• **Your task**
Your answer must be an exact copy of the lines from the one containing "content: unidentified animal" through the last line of the records below, with no pictures; please include nothing else.

• **Exercise data**
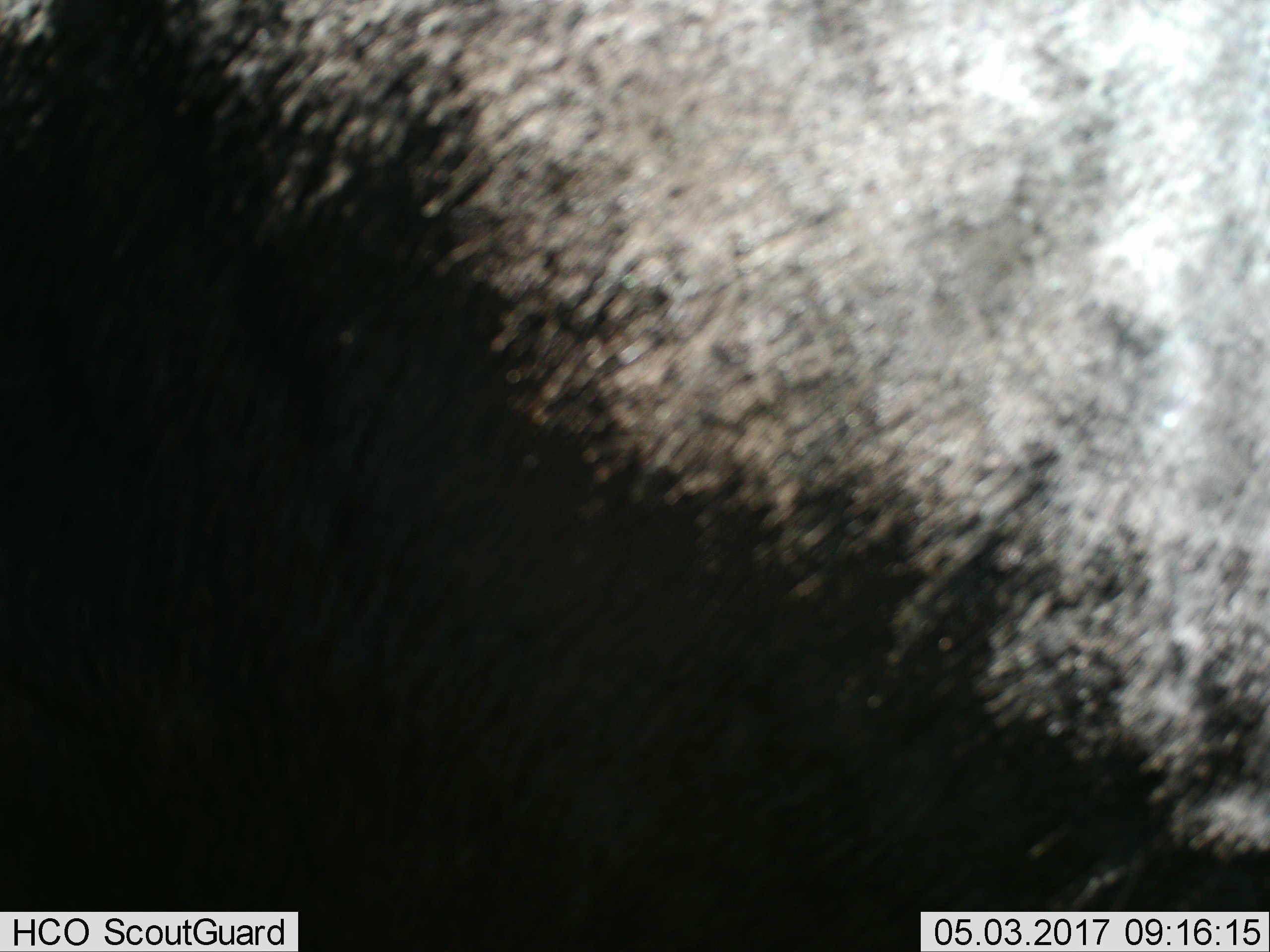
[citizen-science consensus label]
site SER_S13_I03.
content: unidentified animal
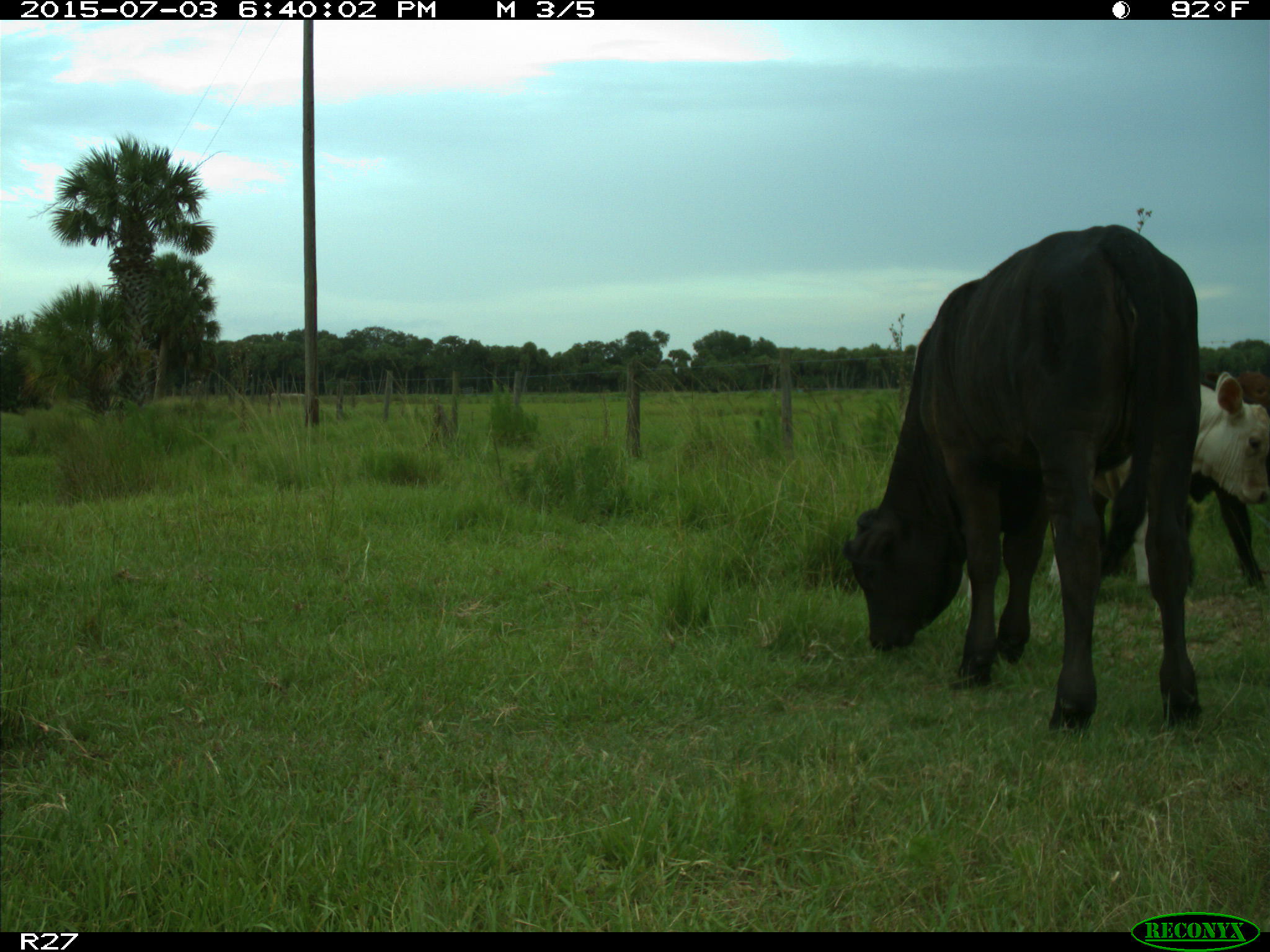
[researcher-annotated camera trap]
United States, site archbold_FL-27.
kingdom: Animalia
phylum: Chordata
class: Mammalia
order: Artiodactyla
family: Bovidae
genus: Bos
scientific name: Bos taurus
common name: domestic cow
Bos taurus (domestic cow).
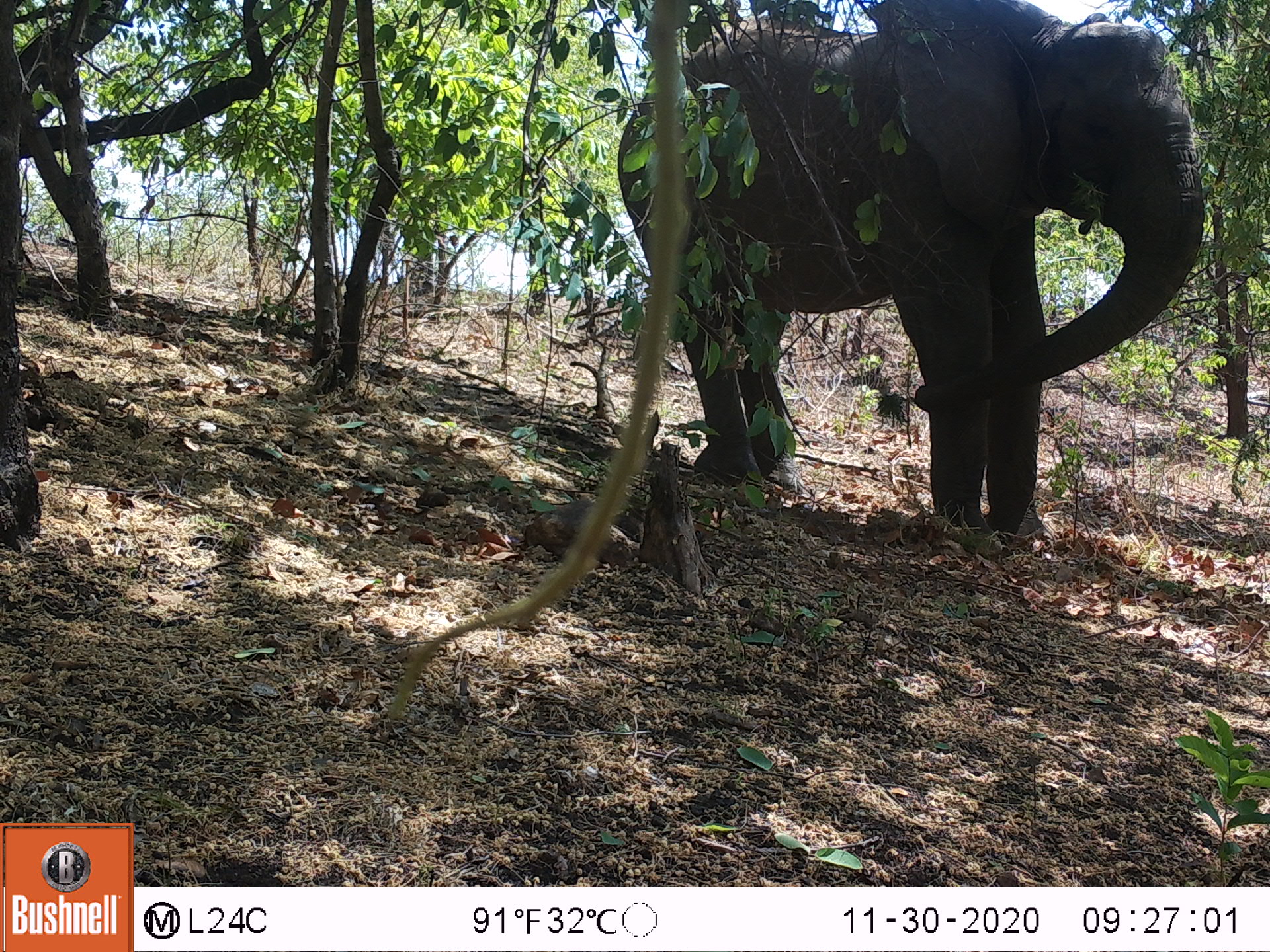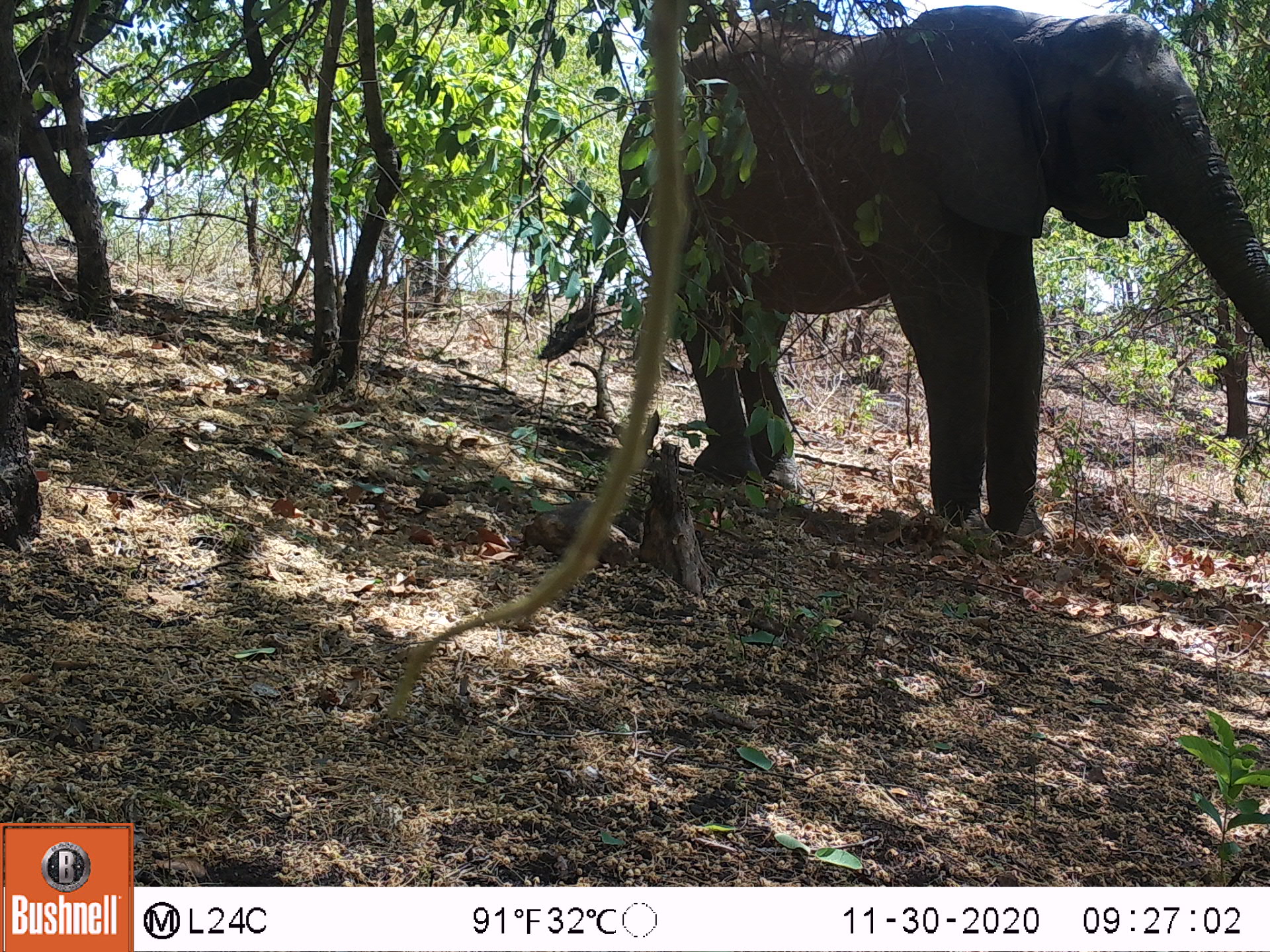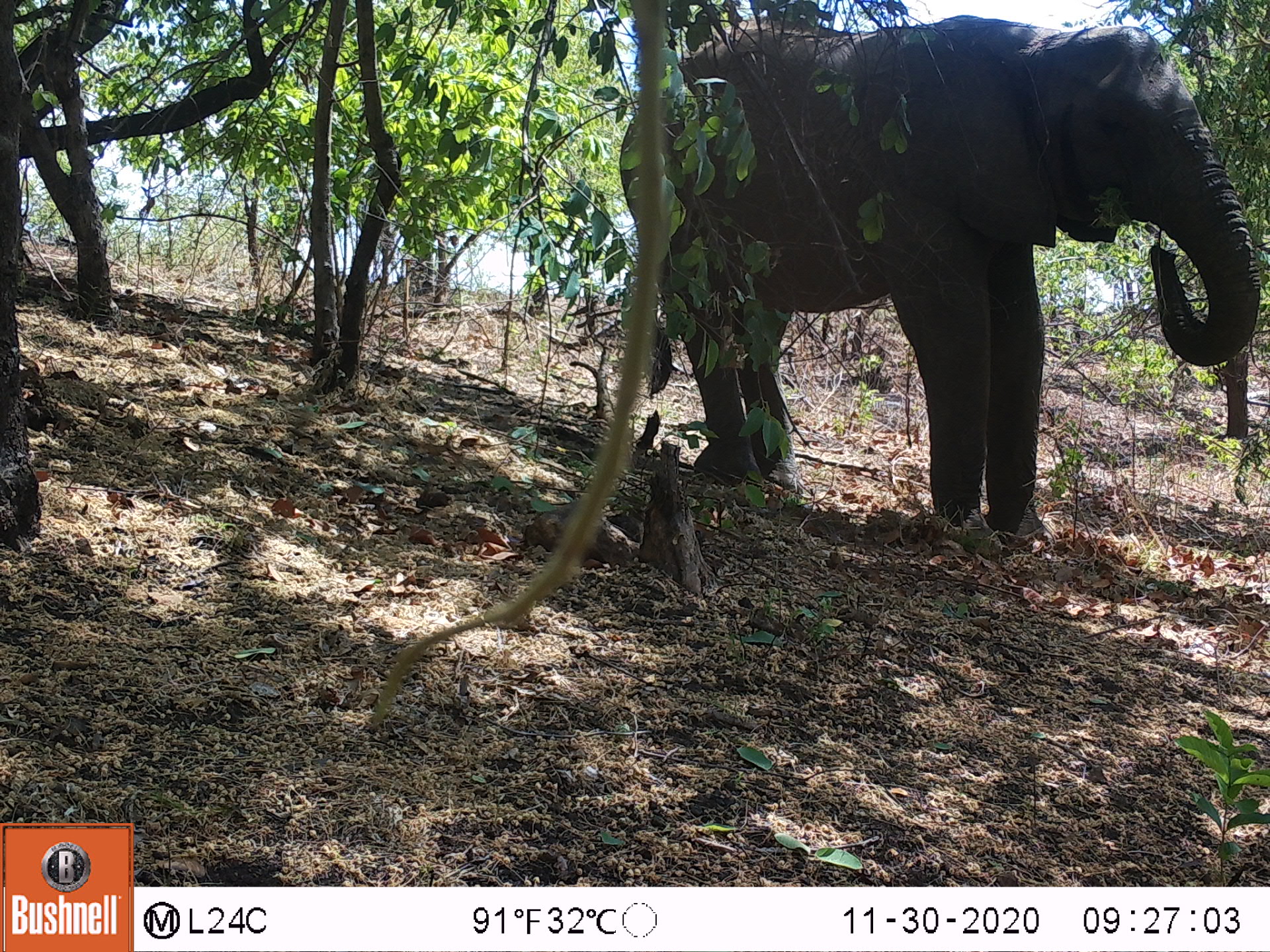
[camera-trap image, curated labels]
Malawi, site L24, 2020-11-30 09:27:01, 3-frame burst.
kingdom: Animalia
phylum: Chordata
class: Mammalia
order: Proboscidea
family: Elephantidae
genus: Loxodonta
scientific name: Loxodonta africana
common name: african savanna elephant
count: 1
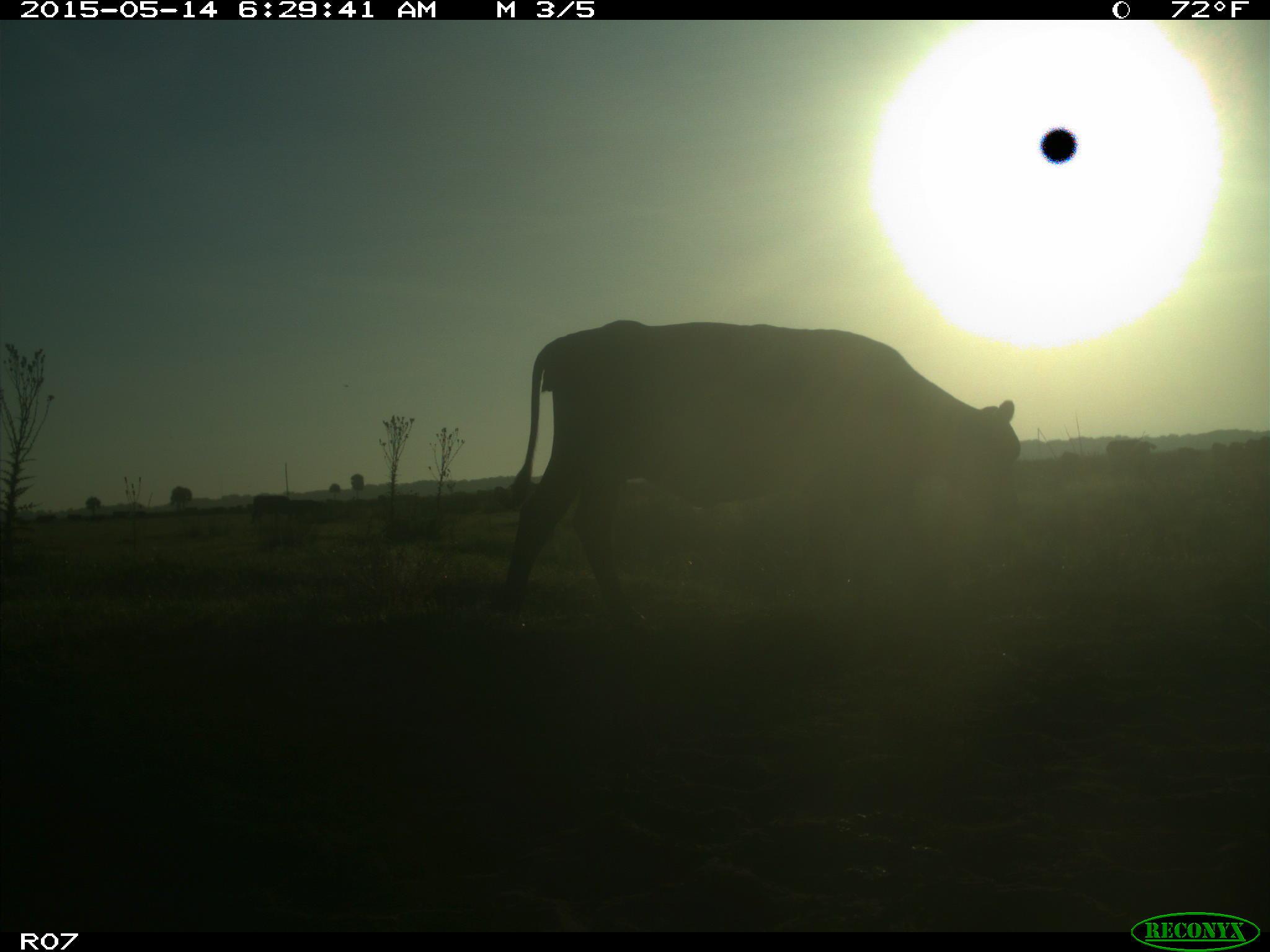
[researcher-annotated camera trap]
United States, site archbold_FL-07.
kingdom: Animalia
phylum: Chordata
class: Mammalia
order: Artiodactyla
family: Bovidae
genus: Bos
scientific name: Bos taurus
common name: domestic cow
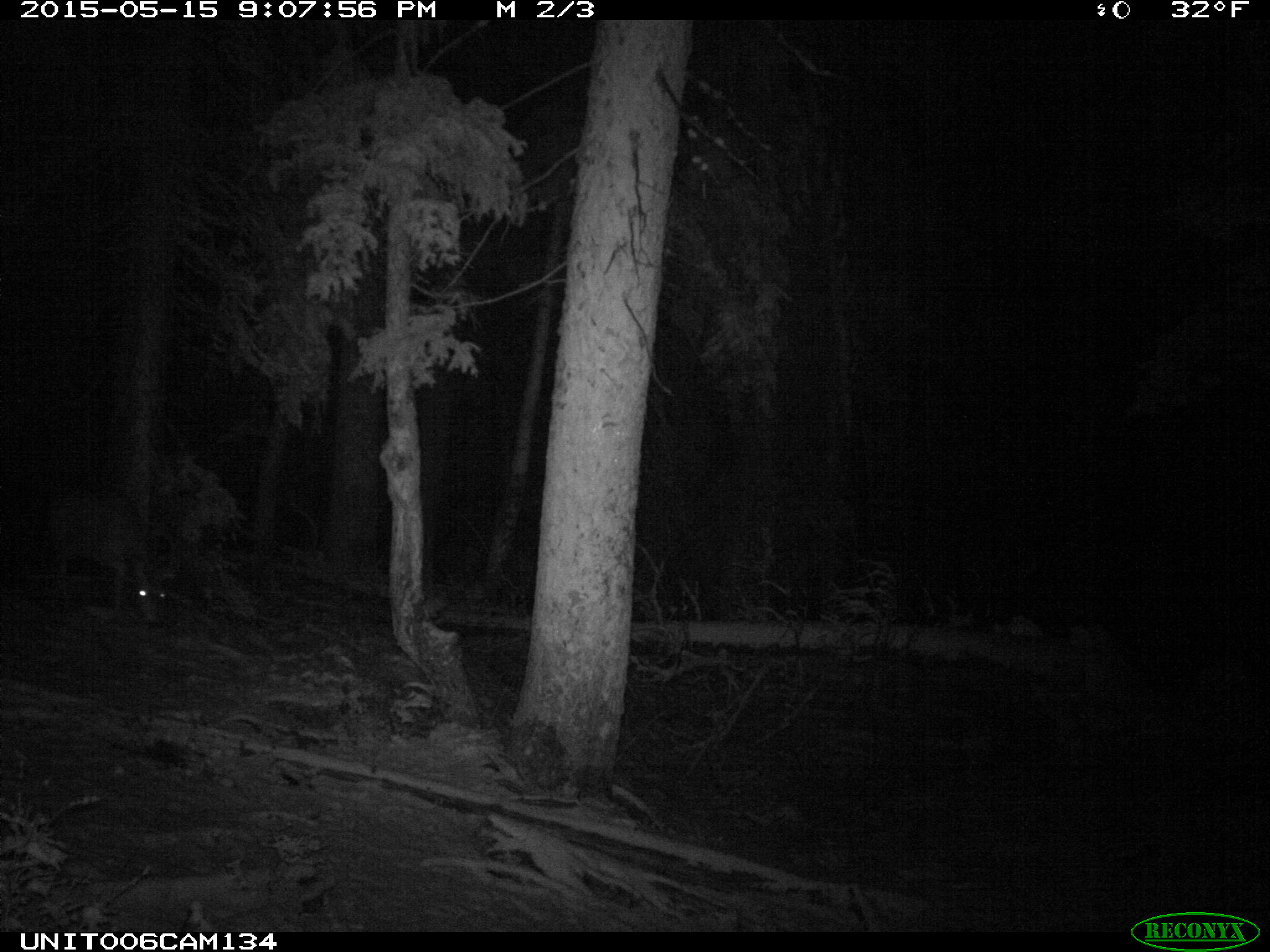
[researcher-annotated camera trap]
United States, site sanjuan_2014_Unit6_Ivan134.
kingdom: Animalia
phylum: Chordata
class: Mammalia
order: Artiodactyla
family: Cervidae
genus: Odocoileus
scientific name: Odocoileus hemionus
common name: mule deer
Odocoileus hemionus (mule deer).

• **Result below**
content: unidentified animal
[researcher-annotated camera trap]
United States, site archbold_FL-27.
kingdom: Animalia
phylum: Chordata
class: Mammalia
order: Artiodactyla
family: Bovidae
genus: Bos
scientific name: Bos taurus
common name: domestic cow
Bos taurus (domestic cow).
[camera-trap image, curated labels]
Malawi, site L24, 2020-11-30 09:27:01, 3-frame burst.
kingdom: Animalia
phylum: Chordata
class: Mammalia
order: Proboscidea
family: Elephantidae
genus: Loxodonta
scientific name: Loxodonta africana
common name: african savanna elephant
count: 1
[researcher-annotated camera trap]
United States, site archbold_FL-07.
kingdom: Animalia
phylum: Chordata
class: Mammalia
order: Artiodactyla
family: Bovidae
genus: Bos
scientific name: Bos taurus
common name: domestic cow
[researcher-annotated camera trap]
United States, site sanjuan_2014_Unit6_Ivan134.
kingdom: Animalia
phylum: Chordata
class: Mammalia
order: Artiodactyla
family: Cervidae
genus: Odocoileus
scientific name: Odocoileus hemionus
common name: mule deer
Odocoileus hemionus (mule deer).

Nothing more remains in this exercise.